**問題 A**
穂高の山行記で、上高地の河童橋に到着したのは何時何分ですか？
**問題 B**
穂高の山行記のうち、「地上天気図は高気圧の前面に位」を含む語句で始まり「来ます。修学旅行でしょうか。」で終わる部分を、「霧雨」を「小雨」に入れ替えて書き直してください。
**問題 C**
穂高の山行記を、最後の文のあとから続けて書いてください。

**提示文**
"""
穂高の春2018(第1部)

3月の冬の西穂が終わってから山に登れていませんでした。そんな状況の中でこの時期の奥穂高岳の3日間の行程を組んだものですから、それはそれは大変な思いでした。
天候は初日は思っていたよりも天候の回復が遅れ雪が降るような有様でしたが、登頂予定日の2日目はよく晴れてくれて、まずまずの登山となりました。





08時09分
上高地は河童橋に到着。
地上天気図は高気圧の前面に位置していましたが高層天気図では気圧の谷(寒冷渦)の抜けるのが遅くて若干心配していました。しかしまー、こういうことだけはピタリと当たるものです。
雪混じりの霧雨です。雪なのでジャケット類は濡れません。
「初日上高地雨(雪)連続更新中」というわけで今回も雨(雪)からのスタートです。学生服を着た学生が河童橋を渡って来ます。修学旅行でしょうか。





08時49分
明神に到着しました。
この頃になると日が差して来るようになり、いわゆる「お天気雪」の状態になりました。
上高地で雪なのだから涸沢から上はまとまって降っているのでは? と一抹の不安を覚えます。表層雪崩にも警戒しなければならないですね。
まあ、早い段階で天候が回復してくれるのを願うのみです。
"""
データセットに含まれる記録
"""
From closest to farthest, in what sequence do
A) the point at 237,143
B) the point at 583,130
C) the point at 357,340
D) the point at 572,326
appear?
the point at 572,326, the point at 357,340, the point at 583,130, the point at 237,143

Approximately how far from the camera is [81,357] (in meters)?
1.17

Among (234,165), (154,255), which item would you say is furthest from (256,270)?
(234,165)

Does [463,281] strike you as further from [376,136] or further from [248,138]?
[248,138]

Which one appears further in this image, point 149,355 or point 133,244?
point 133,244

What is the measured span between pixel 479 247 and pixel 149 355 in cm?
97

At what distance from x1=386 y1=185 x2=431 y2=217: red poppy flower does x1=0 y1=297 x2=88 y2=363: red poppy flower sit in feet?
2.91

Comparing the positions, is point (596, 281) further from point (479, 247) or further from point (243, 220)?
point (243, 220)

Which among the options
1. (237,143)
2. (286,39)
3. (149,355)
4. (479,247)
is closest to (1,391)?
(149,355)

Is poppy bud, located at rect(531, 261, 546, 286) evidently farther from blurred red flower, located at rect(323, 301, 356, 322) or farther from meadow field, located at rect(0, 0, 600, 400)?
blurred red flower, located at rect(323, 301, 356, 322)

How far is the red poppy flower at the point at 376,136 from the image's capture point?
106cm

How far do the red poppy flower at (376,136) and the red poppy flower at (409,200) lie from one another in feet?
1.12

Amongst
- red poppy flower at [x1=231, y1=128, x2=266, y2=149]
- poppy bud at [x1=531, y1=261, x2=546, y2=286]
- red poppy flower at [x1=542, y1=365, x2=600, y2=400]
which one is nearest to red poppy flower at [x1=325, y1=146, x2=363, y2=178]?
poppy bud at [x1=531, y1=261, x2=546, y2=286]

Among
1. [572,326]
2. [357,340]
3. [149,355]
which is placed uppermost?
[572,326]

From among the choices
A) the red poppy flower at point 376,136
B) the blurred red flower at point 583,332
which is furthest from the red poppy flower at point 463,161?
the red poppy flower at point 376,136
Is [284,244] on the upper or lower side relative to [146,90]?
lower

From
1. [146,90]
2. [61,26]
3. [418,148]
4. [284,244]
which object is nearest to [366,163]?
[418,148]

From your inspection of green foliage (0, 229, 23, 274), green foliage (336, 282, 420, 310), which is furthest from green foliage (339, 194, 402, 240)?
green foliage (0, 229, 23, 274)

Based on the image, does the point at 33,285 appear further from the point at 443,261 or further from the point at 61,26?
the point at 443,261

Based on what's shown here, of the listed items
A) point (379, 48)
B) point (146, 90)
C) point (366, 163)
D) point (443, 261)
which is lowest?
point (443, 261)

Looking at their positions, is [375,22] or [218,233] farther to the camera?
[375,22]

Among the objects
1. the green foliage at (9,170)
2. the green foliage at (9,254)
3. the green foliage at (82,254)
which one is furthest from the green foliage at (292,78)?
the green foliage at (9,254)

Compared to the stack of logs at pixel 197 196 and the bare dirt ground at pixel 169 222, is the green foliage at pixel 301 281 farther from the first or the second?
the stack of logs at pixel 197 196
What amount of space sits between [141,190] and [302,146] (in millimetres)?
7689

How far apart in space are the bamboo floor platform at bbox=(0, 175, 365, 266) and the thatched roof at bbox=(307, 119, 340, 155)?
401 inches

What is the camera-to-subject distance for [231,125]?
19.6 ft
"""
**解答 A**
08時09分です。

**解答 B**
地上天気図は高気圧の前面に位置していましたが高層天気図では気圧の谷(寒冷渦)の抜けるのが遅くて若干心配していました。しかしまー、こういうことだけはピタリと当たるものです。
雪混じりの小雨です。雪なのでジャケット類は濡れません。
「初日上高地雨(雪)連続更新中」というわけで今回も雨(雪)からのスタートです。学生服を着た学生が河童橋を渡って来ます。修学旅行でしょうか。

**解答 C**
上高地から横尾の行程はその時によって、一気に横尾まで飛ばしていくこともあるし、今回のように明神、徳沢とそれぞれで休憩してゆっくり歩いていくこともあります。今回はゆっくり歩いて行って正解でした。






10時36分
横尾到着。
写真では写っていないのでわからないのですが実際は雪が舞っていました。流石に連休後の横尾だけあって登山者は数えるくらいしかいません。
今回は出発が少し遅くなったのでこの時間になってしまいました。朝食で買って来たおにぎりを急いでほおばり、足早に涸沢に向けて出発することにします。





11時09分
出発前に横尾大橋を見上げると、その上空は青空が見え始めています。つまり高い場所は晴れているということですね。もう少し頑張っていただきたいものです。何を頑張るのかわかりませんが。
さあ、誰もいない横尾大橋を渡っていざ涸沢に向かいます。





12時11分
本谷は橋がかけられていました。
事前に情報は得ていたのですが、こうやって見てみると明らかに雪が少ないというのがよくわかります。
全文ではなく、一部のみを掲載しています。